Records from a data collection:

+---+

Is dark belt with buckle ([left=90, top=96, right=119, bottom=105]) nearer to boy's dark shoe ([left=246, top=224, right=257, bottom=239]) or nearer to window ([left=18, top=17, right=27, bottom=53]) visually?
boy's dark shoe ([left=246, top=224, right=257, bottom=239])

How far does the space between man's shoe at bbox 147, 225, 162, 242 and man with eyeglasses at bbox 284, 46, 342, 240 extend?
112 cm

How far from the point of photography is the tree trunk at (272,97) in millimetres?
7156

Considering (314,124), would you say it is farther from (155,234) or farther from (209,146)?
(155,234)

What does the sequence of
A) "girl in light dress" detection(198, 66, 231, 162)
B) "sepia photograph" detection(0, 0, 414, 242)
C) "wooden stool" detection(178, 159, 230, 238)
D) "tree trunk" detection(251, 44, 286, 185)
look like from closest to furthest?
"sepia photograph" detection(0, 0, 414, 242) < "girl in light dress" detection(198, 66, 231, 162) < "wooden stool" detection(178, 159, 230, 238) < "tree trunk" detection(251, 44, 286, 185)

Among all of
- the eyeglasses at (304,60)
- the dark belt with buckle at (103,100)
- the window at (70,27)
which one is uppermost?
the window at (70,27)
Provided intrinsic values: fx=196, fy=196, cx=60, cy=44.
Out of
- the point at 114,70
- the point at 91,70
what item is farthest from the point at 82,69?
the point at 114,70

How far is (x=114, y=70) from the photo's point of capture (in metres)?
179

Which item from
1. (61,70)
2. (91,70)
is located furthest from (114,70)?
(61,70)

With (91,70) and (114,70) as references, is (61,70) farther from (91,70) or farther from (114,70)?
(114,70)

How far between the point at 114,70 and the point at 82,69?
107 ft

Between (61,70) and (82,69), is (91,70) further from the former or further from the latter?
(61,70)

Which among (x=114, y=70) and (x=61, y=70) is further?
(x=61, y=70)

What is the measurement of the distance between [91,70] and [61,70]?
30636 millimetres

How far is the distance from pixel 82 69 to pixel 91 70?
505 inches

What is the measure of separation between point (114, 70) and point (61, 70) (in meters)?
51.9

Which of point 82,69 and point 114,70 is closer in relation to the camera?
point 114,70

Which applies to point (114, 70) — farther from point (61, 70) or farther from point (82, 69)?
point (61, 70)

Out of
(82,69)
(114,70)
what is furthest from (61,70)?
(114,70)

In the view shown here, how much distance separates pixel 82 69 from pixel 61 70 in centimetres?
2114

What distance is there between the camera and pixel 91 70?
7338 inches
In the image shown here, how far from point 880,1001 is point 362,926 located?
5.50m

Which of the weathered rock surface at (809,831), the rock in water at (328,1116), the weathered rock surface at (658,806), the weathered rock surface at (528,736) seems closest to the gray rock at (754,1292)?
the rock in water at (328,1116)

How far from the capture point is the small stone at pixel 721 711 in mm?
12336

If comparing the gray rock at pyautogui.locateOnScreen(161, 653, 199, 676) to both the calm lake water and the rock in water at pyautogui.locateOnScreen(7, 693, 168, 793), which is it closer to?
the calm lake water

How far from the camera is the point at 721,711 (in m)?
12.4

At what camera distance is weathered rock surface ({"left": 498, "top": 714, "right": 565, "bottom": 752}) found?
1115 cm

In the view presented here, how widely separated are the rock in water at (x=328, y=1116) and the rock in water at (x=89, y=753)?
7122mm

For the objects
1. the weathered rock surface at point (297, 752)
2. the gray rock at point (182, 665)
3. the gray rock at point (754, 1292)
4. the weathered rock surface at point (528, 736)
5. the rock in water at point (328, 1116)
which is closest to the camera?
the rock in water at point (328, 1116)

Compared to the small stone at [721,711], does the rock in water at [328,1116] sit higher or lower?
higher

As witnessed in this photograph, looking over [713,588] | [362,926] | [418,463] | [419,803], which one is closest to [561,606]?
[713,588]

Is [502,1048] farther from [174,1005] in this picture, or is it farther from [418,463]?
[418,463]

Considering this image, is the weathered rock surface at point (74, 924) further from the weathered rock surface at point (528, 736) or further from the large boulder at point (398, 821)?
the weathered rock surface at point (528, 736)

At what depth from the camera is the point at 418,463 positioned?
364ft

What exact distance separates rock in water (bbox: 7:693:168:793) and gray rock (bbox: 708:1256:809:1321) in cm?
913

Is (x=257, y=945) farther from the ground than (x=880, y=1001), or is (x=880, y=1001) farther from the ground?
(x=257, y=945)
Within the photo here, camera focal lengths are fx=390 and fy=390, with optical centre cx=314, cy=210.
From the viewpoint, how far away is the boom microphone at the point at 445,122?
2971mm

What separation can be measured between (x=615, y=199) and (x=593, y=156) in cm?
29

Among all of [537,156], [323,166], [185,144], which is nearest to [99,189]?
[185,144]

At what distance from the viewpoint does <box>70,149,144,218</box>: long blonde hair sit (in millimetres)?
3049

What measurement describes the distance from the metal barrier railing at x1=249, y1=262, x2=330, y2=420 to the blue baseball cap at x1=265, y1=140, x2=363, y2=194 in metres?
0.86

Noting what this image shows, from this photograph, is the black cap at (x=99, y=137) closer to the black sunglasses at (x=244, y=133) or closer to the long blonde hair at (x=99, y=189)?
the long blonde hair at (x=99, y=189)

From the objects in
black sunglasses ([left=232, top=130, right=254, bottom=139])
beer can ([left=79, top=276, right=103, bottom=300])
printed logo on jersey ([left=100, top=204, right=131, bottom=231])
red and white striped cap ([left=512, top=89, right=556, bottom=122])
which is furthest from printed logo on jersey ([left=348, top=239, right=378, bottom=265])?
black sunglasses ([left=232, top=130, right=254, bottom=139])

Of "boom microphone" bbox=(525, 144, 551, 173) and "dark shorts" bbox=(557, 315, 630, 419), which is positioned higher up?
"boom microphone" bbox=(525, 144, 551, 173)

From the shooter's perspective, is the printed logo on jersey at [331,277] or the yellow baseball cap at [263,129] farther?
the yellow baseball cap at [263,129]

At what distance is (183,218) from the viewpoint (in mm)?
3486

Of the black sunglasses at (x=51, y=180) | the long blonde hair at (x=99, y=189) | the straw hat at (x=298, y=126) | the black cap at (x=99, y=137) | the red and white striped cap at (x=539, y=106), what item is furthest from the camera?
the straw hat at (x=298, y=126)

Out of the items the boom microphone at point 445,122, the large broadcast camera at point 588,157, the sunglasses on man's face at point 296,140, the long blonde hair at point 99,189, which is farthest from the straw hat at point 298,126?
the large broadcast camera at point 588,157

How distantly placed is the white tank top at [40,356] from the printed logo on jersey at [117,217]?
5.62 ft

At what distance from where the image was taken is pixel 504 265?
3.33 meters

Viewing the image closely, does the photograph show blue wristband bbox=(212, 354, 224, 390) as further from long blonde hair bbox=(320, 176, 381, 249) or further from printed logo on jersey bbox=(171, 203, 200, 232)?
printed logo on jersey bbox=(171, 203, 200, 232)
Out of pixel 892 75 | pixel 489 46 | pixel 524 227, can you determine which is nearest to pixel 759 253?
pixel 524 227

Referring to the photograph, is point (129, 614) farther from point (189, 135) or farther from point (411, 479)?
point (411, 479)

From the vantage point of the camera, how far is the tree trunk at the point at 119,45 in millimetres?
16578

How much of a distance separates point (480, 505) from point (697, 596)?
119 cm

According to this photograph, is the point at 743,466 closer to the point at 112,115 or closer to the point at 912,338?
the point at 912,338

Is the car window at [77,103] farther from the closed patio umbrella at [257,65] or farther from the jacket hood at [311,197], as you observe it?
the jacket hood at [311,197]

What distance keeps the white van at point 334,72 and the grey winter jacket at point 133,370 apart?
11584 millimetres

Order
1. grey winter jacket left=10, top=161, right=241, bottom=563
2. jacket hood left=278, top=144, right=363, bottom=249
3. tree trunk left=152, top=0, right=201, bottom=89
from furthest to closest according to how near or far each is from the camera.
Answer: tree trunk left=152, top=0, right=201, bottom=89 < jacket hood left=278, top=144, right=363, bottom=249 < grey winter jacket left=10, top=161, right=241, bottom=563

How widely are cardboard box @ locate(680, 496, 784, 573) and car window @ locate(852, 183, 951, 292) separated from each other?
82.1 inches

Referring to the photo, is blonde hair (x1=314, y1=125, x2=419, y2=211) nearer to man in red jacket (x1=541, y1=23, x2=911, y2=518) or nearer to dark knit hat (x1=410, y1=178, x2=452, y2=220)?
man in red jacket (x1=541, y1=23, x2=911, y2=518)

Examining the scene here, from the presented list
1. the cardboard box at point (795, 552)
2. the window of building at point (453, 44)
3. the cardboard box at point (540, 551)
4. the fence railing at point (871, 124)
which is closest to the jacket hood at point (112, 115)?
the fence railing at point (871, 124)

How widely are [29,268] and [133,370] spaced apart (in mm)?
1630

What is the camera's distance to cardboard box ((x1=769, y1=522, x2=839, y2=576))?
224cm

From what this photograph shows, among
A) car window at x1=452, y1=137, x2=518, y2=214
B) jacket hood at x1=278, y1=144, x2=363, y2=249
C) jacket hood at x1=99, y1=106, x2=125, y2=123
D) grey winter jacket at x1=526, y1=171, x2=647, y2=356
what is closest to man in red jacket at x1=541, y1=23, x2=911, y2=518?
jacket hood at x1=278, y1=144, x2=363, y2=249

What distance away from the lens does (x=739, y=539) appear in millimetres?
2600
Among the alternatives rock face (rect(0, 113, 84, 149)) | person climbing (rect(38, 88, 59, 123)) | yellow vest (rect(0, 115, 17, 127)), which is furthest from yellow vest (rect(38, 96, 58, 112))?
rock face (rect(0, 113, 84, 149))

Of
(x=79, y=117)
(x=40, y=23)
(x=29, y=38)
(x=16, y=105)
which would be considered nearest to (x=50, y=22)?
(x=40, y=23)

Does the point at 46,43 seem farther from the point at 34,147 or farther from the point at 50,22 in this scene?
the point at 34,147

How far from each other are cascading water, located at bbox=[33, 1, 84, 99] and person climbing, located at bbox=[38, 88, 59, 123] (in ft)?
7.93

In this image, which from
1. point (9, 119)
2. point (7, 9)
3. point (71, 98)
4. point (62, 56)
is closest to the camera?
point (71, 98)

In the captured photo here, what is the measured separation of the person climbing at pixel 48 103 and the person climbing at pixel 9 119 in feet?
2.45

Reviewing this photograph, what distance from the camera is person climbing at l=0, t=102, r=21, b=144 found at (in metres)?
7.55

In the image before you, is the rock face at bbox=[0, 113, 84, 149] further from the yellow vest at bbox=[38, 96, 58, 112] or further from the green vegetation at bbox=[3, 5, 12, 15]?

+---+

Task directions => Give again the lines from the line holding "Does the point" through the close of the listing, both included, exactly as written and with nothing else.

Exercise answer =>
Does the point at 46,43 seem farther from the point at 34,147 or farther from the point at 50,22 in this scene?
the point at 34,147

How far from each other are cascading water, located at bbox=[33, 1, 84, 99] and person climbing, located at bbox=[38, 88, 59, 123] (in ft)?
7.93

In this image, which from
1. point (9, 119)
2. point (7, 9)
3. point (71, 98)
4. point (62, 56)
is closest to the camera?
point (71, 98)

In the captured photo here, what is the measured separation of the person climbing at pixel 48 103 and the person climbing at pixel 9 119 in feet?
2.45

Reviewing this photograph, what distance from the camera is person climbing at l=0, t=102, r=21, b=144 found at (in metres)?
7.55

In the image before you, is the rock face at bbox=[0, 113, 84, 149] further from the yellow vest at bbox=[38, 96, 58, 112] or further from the green vegetation at bbox=[3, 5, 12, 15]?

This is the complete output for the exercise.